===== Document passage

The lifting of restrictions due to the COVID-19 pandemic has not only led to a return to personal freedoms, but has also brought many employees back to the workplace. Employers are increasingly trying to "roll back" flexible working options (mobile working or remote working) in favour of a greater obligation to be present in order to increase collaboration and control of their employees. This is being controversially discussed in the media, for example at Google or Tesla. This development back towards a shared working day outside of the home is leading to resistance from some employees. A new phenomenon known as "home office certificates" is now increasingly emerging, which is confronting employers with new labour law issues and challenges, such as what rights and obligations arise for the employer and what options for action are available?
A "home office certificate" is a medical certificate that stipulates that the employee may only work from home and sometimes excludes the employee from working at the employer's premises. The term "home office" is used here to describe the domestic workplace to which the employee's activities are limited. The terms "teleworking" and "mobile working" must be distinguished from this. While the former, in accordance with the legal requirements of Section 2 VII ArbStättV, describes a permanently installed workplace in the private sphere of the employee, mobile work is a flexible, location-independent activity that does not necessarily have to take place within the employee's own four walls. The regulations and further details are usually contained in works agreements or individual agreements.
In practice, such certificates can take many different forms. It can be a pure recommendation or a statement of urgent necessity by the doctor. The form is also not standardised: it can be written in the form of a letter or on forms for prescriptions or certificates of incapacity for work. What they all have in common, however, is that the employee is not (completely) unfit for work. In contrast to the employee's incapacity for work certified by a doctor, neither the obligation to pay benefits nor the employee's ability to work is cancelled as a result of a "home office certificate". Accordingly, the employer's obligation to pay remuneration remains unchanged. The employee's ability to work is modified — by the attending physician — in that it is linked to the existence of certain external working conditions.
The reasons — why a certificate is issued at all — can be varied. For example, stress is cited in connection with travelling to work or working in the office. This may be the case if work cannot be carried out at the regular workplace or the journey to work cannot be made without endangering health, in particular if there is a risk of infection on public transport, or if the working environment in the employer's office does not allow stress-free work.

==========
===== Supplied material

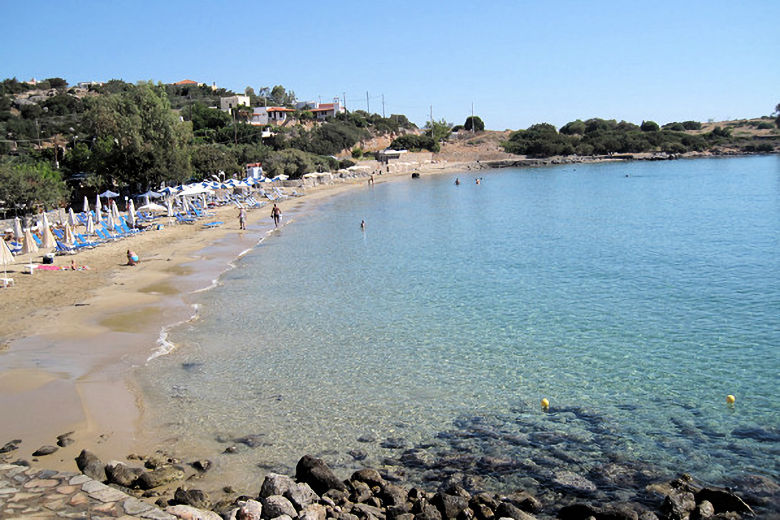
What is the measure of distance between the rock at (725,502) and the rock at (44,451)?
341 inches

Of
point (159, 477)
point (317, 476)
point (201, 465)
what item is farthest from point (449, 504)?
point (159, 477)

==========

### Task item
From the passage on home office certificates, transcribe the part that opens with the words containing "The reasons —" and closes with "allow stress-free work.". The records are separate material and have nothing to do with the passage on home office certificates.

### Written response
The reasons — why a certificate is issued at all — can be varied. For example, stress is cited in connection with travelling to work or working in the office. This may be the case if work cannot be carried out at the regular workplace or the journey to work cannot be made without endangering health, in particular if there is a risk of infection on public transport, or if the working environment in the employer's office does not allow stress-free work.